Harrow County School for Boys

Room 13 / George Cowan's Room

by Jeff Maynard

One of the most interesting rooms in the school, architecturally, belonged to George Cowan, Deputy Headmaster from 1965 to 1975.  It also had a previous existence, before the Second World War, as "Room 13".  For those that do not know which room I mean, if you sit on the bench under the Clock, the room is straight up the stairs over the War Memorial, in front of you, on the right.

In my day this was the abode of George Cowan, the eminently fair and methodical Deputy Headmaster, who knew the name of every boy in the school. A cosy room with lots of light from a skylight.  I remember George with a huge timetable placed under the skylight, trying to work out how to let me study English Literature, Pure and Applied Mathematics and Economics in the Sixth Form - a combination that covered Arts, Sciences and Modern Subjects.  He did that timetable without the aid of a computer, of course.  When George came down the stairs from his room, a sense of order prevailed; we all knew that he ran the school.  (I will not write here of detentions and "The plowman homeward plods his weary way.")

When I visited the room in August 2003 the room was completely empty.  I think that it was being redecorated - but it looked sad and forlorn.

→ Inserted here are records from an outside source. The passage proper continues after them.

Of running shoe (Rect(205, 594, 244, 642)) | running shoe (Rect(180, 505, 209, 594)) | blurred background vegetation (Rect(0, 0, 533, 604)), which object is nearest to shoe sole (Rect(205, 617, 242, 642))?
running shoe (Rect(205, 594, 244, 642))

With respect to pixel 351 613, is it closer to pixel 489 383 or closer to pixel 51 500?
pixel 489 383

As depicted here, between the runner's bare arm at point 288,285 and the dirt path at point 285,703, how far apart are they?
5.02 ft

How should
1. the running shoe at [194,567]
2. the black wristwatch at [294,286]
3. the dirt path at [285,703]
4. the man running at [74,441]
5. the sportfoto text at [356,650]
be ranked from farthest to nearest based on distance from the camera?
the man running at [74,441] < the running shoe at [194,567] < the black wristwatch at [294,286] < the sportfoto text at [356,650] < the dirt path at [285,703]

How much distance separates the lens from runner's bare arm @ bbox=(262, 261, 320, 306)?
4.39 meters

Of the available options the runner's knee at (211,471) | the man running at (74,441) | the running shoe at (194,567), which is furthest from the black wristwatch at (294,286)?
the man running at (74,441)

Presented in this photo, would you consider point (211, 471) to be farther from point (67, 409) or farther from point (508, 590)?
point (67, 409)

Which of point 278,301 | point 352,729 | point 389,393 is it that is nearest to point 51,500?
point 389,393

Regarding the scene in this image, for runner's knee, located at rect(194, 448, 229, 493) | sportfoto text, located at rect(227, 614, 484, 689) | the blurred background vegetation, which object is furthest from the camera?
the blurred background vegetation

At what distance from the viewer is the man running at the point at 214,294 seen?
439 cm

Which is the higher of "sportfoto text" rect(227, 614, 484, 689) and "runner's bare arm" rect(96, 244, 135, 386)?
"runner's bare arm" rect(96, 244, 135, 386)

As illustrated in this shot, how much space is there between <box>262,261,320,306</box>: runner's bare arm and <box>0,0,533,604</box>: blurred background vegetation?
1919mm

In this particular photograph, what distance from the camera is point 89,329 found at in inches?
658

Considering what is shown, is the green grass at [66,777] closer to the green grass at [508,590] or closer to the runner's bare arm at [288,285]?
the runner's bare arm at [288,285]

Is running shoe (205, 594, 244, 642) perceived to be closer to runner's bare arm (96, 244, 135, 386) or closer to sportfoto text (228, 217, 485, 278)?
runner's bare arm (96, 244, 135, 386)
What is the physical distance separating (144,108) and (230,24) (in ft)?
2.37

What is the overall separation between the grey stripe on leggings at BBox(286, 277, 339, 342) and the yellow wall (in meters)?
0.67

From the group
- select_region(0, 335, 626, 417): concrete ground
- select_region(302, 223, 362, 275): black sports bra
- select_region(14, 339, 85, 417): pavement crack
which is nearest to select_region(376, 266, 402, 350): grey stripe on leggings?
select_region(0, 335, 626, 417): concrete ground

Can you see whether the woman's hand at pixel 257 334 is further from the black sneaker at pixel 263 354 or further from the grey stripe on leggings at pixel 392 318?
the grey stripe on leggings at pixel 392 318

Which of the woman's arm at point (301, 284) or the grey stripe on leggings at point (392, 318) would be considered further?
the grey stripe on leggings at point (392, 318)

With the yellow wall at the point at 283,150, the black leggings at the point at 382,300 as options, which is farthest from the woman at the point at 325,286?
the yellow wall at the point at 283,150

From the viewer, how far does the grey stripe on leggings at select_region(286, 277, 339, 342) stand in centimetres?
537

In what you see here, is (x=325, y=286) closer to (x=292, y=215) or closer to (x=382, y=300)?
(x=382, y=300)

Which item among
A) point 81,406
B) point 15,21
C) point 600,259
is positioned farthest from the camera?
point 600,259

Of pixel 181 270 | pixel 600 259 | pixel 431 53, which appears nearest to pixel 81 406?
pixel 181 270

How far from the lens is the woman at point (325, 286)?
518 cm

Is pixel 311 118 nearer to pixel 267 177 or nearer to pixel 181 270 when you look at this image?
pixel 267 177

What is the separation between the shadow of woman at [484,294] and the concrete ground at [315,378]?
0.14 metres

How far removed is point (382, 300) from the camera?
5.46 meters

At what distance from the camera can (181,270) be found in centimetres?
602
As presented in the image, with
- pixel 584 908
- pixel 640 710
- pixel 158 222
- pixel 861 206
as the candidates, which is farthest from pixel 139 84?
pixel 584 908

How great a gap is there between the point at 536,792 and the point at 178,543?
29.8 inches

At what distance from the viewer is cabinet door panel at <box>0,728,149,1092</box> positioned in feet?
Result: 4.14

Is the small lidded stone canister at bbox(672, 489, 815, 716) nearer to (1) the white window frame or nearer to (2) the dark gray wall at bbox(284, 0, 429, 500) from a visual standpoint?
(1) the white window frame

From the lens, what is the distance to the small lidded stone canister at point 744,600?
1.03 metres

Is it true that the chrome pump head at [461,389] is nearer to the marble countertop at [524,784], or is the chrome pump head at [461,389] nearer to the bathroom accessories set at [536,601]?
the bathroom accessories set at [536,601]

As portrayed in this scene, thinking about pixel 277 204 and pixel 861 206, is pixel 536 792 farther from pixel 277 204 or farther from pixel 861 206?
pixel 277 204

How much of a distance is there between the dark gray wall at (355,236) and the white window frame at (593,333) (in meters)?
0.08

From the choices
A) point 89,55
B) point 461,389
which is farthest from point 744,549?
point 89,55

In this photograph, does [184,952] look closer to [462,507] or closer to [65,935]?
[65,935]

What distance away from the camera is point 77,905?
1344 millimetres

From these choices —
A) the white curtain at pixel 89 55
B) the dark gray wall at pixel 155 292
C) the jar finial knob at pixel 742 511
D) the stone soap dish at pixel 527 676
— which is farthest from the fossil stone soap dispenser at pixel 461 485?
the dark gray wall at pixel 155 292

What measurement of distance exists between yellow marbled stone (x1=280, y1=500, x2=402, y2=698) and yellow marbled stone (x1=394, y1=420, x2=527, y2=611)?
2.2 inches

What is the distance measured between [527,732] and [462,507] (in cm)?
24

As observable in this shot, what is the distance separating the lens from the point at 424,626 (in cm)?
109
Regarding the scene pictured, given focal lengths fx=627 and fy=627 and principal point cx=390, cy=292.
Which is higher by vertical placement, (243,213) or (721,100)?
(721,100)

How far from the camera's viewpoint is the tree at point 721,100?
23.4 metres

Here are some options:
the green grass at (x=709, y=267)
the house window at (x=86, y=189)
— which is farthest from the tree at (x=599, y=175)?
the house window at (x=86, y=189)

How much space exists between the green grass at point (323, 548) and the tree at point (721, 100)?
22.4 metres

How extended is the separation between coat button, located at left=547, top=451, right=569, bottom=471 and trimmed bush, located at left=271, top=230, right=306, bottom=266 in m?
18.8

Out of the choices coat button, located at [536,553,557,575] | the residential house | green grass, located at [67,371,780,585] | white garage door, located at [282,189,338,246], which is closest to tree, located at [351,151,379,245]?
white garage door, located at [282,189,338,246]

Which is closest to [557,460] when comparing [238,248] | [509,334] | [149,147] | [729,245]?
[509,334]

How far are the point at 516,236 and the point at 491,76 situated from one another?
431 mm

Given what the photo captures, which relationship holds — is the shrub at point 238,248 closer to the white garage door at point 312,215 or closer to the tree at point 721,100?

However, I recently came across an article on the same room, written by Rex Russell-Forbes, who was killed in the Second World War, in The Gaytonian, March 1935.  In those days this room was the library!  It also seems to have been used as a room to eat lunch.  It was also a room with a view - the New Hall and new wing had not yet been built to block it.  This is an extract:

"The first impression, on entering, is what an extraordinary place it is.  There is no other room with such peculiar lighting.   The roof-light conveys the impression of being on top of the world.  This, combined with the usual bare appearance, makes the room seem very large.  The view from the window reveals, in the foreground, a miscellaneous collection of buildings, betraying a deplorable lack of cycle sheds.  In the center of the field the relaid table stands out from the remaining grass.  Beyond a decrepit fence and topped by Barn Hill, a mysterious hive of industry is noticeable.  Perhaps a rival Bathing Pool!  It should be mentioned that this view has become the craze of Harrow; all those in the fashion climb the stairs to absorb the scene of green fields and cool water.

"The contents of the room tend to be a trifle depressing until one becomes accustomed to the melancholy atmosphere.  One-sixth of the wall space is - or was - painted a drab black colour, ostensible for working out abtruse problems in super-charged mathematics, and very handy for noughts-and-crosses, as well as self-expression by obscure artists.  The library!  Alas, now I see it in stark reality.  Many great authors are represented there: Fenimore Cooper, an Early Victorian; Jane Austen, 1790 or so; Brontė sisters and Caxton, both round about 1850.  These authors were very popular among adukts, then.  The rest of the library is packed with similar books, all very useful for improving the minds of boys between the ages of 11 and 15."